SOURCE:
■ ■ ■

Always eager to improve his means, he accepts a job from two nattily dressed white men to play violin in a traveling circus. After a night of good food and good drink in a Washington, DC restaurant, however, Solomon wakes up the next morning in chains and learns that he has been sold as a slave and transported to New Orleans. While he experiences physical pain, the emotional pain of separation from his wife and children is even more devastating.

After a cynical trafficker (Paul Giamatti) auctions his naked “products,” Solomon, now renamed Platt, is transported to a plantation in central Louisiana where he and Eliza (Adepero Oduye), a young mother cruelly separated from her two children, are sold to William Ford (Benedict Cumberbatch), the only slaveowner in the film depicted with a modicum of humanity. When Platt retaliates against the sadistic overseer, John Tibeats (Paul Dano), however, he is hung from a tree on a rope where he remains for hours while other field hands ignore him and go about their business and only escapes death when Ford returns and cuts him down.

Ford, however, is forced to liquidate his debts and sells him to the sadistic and hypocritical Edwin Epps (Michael Fassbender), who lashes slaves if they fail to meet the quota of the day picking cotton or just to assert his authority, yet sleeps with the most productive field slave, Patsey, played by Lupita Nyong’o in a shattering performance. Their relationship is known to his wife (Sarah Paulson) and, because of her jealousy and Edwin’s guilt, Patsey suffers more than others. In a scene that will be talked about for a long time, Platt is forced at gunpoint to whip Patsey, a whipping that continues for what seems an obscene length of time.

■ ■ ■

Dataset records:
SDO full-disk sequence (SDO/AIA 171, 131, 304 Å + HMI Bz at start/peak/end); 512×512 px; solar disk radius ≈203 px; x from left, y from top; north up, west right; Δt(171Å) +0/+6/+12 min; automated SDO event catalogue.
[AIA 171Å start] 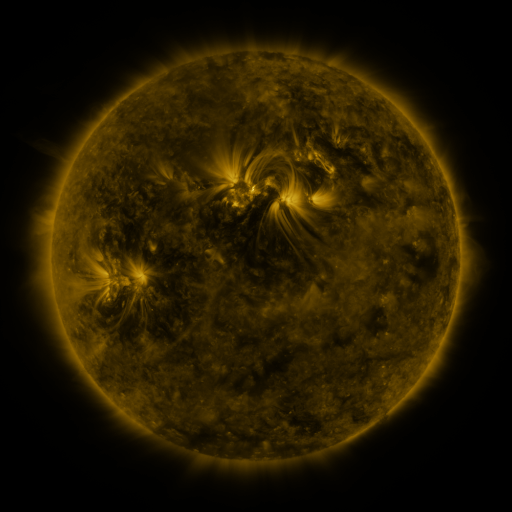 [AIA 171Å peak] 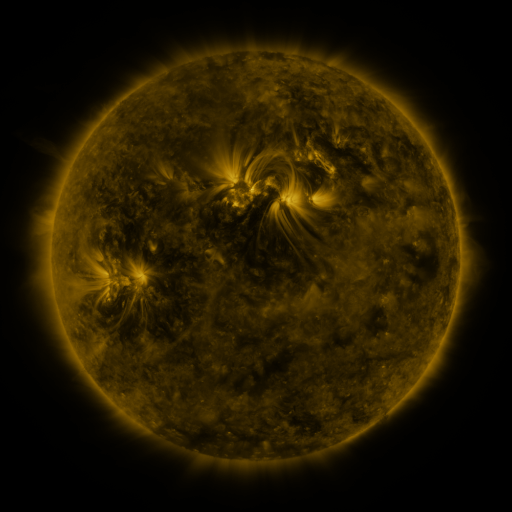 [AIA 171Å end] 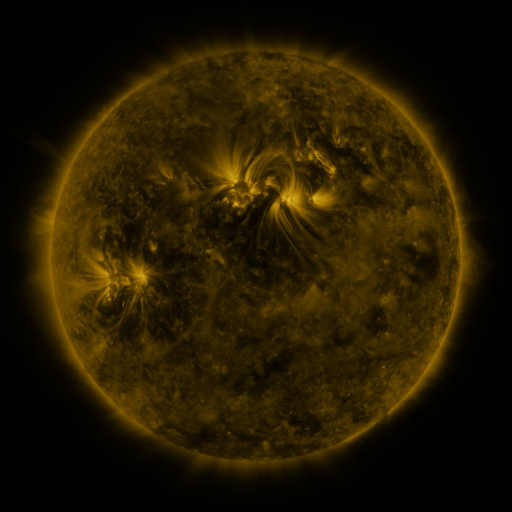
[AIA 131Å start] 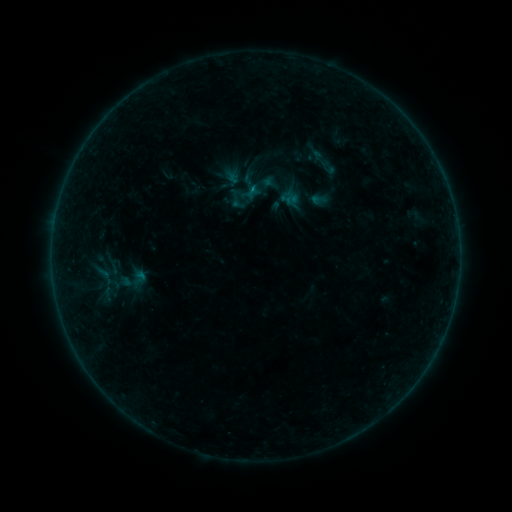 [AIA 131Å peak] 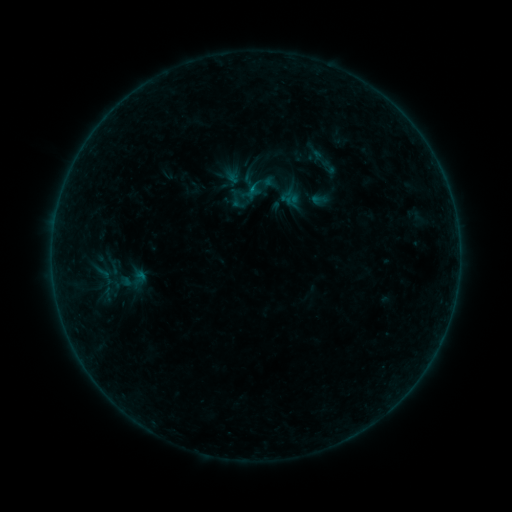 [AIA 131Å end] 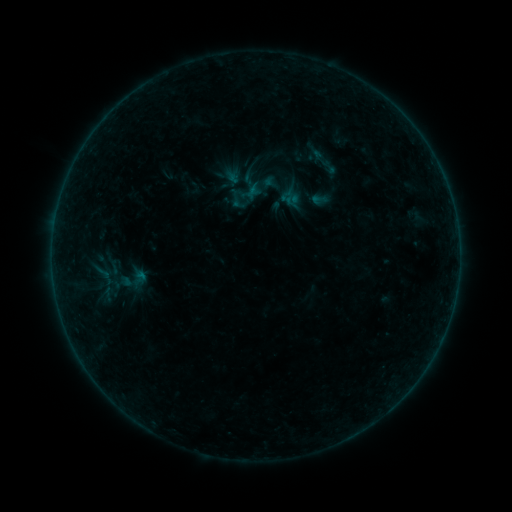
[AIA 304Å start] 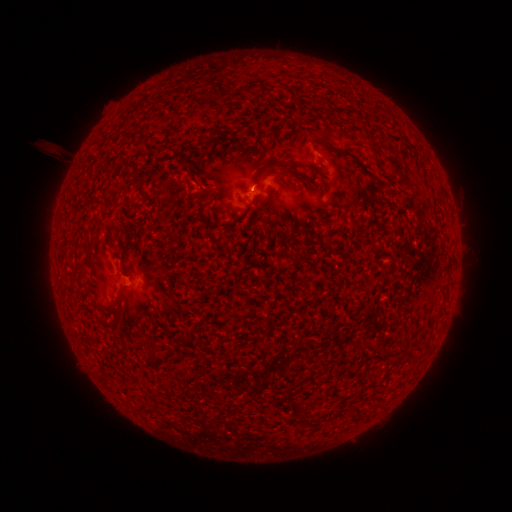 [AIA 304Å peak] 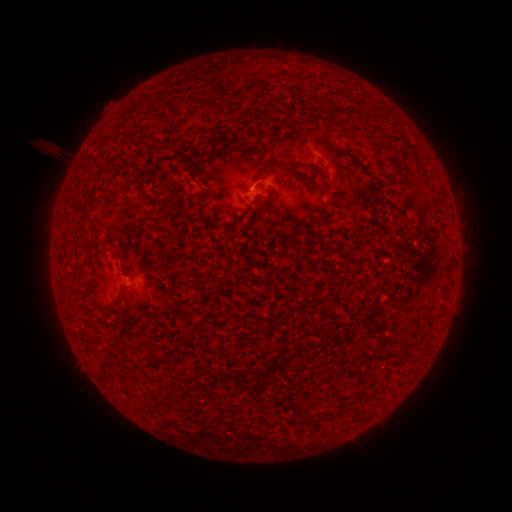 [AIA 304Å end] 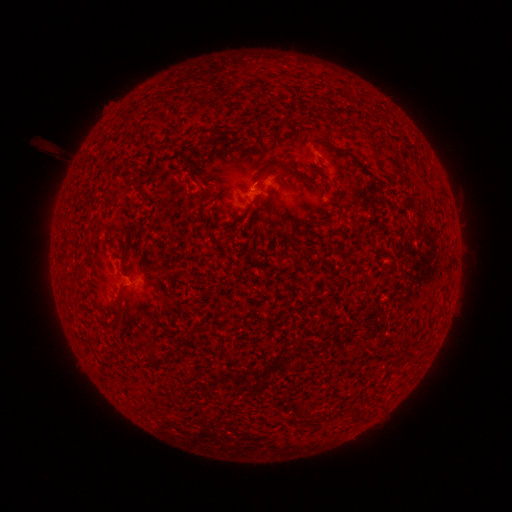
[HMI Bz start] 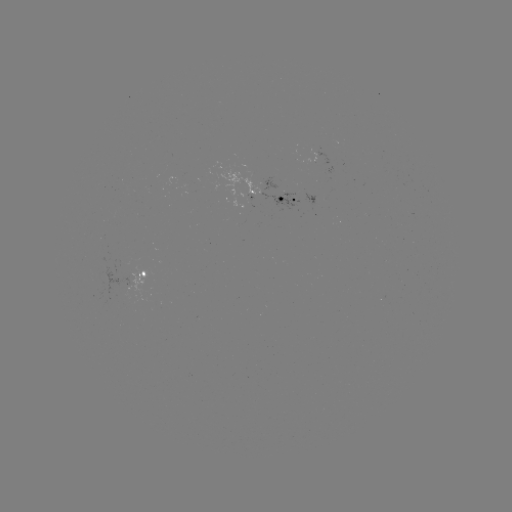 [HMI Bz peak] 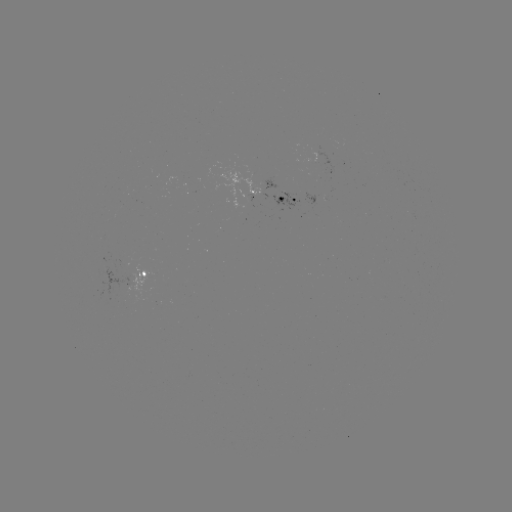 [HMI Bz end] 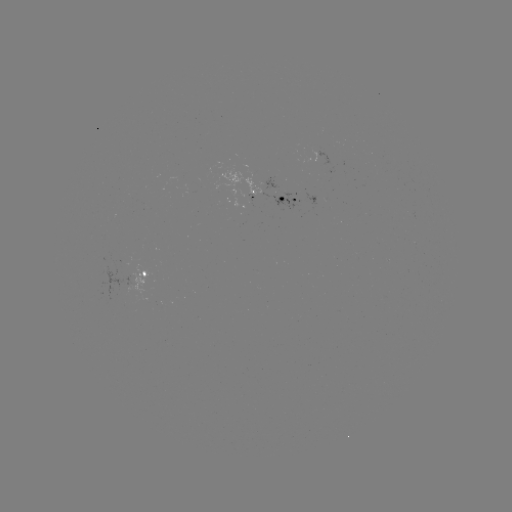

■ ■ ■

EXERCISE A: According to the plot summary about Solomon, why does Patsey suffer more than the other slaves on the Epps plantation? Answer in one to three sentences.
EXERCISE B: In the plot summary about Solomon, to what city is he transported after he wakes up in chains?
EXERCISE C: Write what comes next in the plot summary about Solomon, picking up after its final sentence.
The records are separate material and have no connection to the text.

REPLY A: Patsey suffers more than the others because Edwin Epps sleeps with her and his wife knows about the relationship. The wife's jealousy and Edwin's guilt cause her added suffering.

REPLY B: He is transported to New Orleans.

REPLY C:
If we were able to reassure ourselves up to that point that it is only a movie, the moment we hear the thunderous lash of the whip against Patsey’s back over and over again, we know that there is no comforting escape mechanism.  Though Platt never despairs, it is only when a traveling white carpenter (Brad Pitt) from Canada with strong abolitionist views hears his story that the look in his eye turns from resignation to a glimmer of hope. Though slavery was part of a worldwide system of economic exploitation, 12 Years a Slave is not about slavery as an institution. This is Northrup’s story and if you think it is filled with exaggerated stereotypes, consider Northrup’s own words:

“I can speak of slavery only so far as it came under my own observation”, he explains, “only so far as I have known and experienced it in my own person. My object is, to give a candid and truthful statement of facts: to repeat the story of my life, without exaggeration, leaving it for others to determine, whether even the pages and fiction present a picture of more cruel wrong or a severer bondage.” Though Platt, like the others, is a victim, Ejiofor’s moving performance so strongly enlists our support that we encompass his perseverance, dignity, and relentless struggle for his humanity as part of our own fight to be who we really are and to express it with love and without fear.

While 12 Years a Slave can be overwhelming, it is a welcome history lesson that films have heretofore neglected to tell, one that dispels the myth of the happy slave and the benevolent master. A riveting experience that conveys the agony of what it’s like to endure the debasement of one’s essential humanity, it is not pretty but, then again, the truth often isn’t. I don’t know if I will ever want to see it again, but I am certain I will not soon forget it.